_Assignment 1_
In the article about the Wollongong refugee sleepout, rewrite the paragraph beginning "They also want to see" as a short list that keeps its main facts.
_Assignment 2_
Using the article about the Wollongong refugee sleepout, decide whether each statement agrees with it, answering yes or no and quoting the deciding words: (a) Dr Badyari works in Wollongong Hospital's emergency department. (b) The group wants detention of asylum seekers limited to no more than 45 days. (c) The people sleeping out have felt threatened by passersby.

START Selected text

On Saturday, Wollongong doctor Javed Badyari will spend his 41st consecutive night sleeping in Wollongong mall to draw attention to the plight of refugees and asylum seekers.
And despite battling gale-force winds, the bitter cold and, at times, the drunken antics of some late-night mall visitors, there's no plan to stop what he's termed the 'Indefinite Sleepout to end Indefinite Detention'.
He's got a lot of support too - with like-minded doctors, nurses, paramedics, social workers, allied health professional and medical students signing up to a rotating roster for the sleepout.
Their goals align with the Doctors for Refugees group and are two-fold.
Firstly they're advocating for the onshore processing of all those seeking asylum in Australia, with detention only for security and health checks and to not exceed 45 days.
They also want to see a more speedy processing of refugee determination, and bridging visas including community housing, employment rights, access to Medicare and welfare payments to be available to all asylum seekers regardless of how they arrived.
"Broadly speaking our goals are to raise awareness and draw attention to the current inhumane treatment of our refugees and to inspire others to advocate for positive change," Dr Badyari said.
It's not been easy - Dr Badyari for instance has to balance his humanitarian efforts with his 'day job' within Wollongong Hospital's emergency department. But there's been plenty of positive feedback for their cause.
"We have had to endure the extremes of the weather with some nights of gale force winds and bucketing rains, others with freezing temperatures," he said.
"Besides the weather, we also face the challenges of rowdy pub nights and the incessant banter and drunken antics that flow into all hours of the morning.
"Though we have attracted some curious attention from passersby in this setting, we have never felt threatened and there has been no animosity towards us.

END Selected text
START Provided material

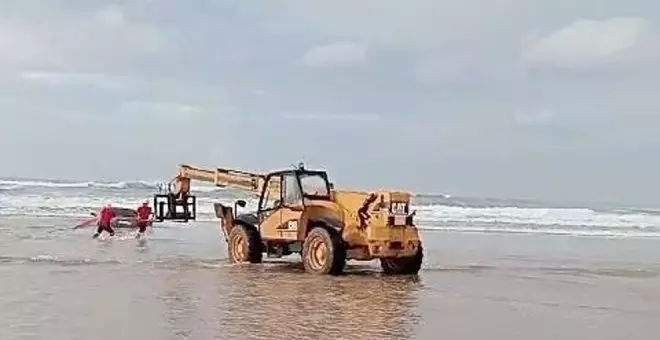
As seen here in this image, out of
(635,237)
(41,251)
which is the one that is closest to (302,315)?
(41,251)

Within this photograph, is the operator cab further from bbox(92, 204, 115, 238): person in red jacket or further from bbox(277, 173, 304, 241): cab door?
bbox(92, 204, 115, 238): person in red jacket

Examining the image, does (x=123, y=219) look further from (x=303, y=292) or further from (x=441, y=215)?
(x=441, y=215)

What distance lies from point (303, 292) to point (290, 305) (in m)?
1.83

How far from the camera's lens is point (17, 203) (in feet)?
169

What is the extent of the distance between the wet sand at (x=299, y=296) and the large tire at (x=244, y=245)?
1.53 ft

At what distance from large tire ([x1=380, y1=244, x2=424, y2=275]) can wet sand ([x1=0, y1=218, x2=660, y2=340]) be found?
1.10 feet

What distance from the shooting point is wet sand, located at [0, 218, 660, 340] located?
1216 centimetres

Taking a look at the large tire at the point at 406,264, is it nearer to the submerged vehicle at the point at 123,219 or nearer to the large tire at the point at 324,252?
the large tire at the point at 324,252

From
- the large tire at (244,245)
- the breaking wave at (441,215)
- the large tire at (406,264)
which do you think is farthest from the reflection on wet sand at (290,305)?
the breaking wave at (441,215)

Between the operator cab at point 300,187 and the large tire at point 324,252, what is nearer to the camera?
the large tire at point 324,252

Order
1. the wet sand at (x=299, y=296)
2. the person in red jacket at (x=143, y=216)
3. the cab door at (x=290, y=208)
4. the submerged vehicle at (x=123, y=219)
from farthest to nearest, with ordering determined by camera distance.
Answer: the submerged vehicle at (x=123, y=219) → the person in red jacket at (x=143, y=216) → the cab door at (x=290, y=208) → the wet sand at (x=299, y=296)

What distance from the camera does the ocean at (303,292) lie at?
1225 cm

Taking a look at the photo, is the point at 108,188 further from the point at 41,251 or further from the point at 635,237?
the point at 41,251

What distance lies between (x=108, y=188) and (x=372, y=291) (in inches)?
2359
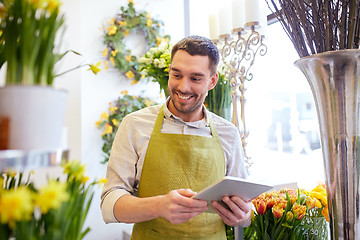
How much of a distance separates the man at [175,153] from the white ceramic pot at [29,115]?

END Provided material

_Answer space 1_
- Faster processing of refugee determination
- Bridging visas for all asylum seekers, regardless of how they arrived, including:
  - community housing
  - employment rights
  - access to Medicare
  - welfare payments

_Answer space 2_
(a) Yes: "his 'day job' within Wollongong Hospital's emergency department"
(b) Yes: "with detention only for security and health checks and to not exceed 45 days"
(c) No: "we have never felt threatened and there has been no animosity towards us"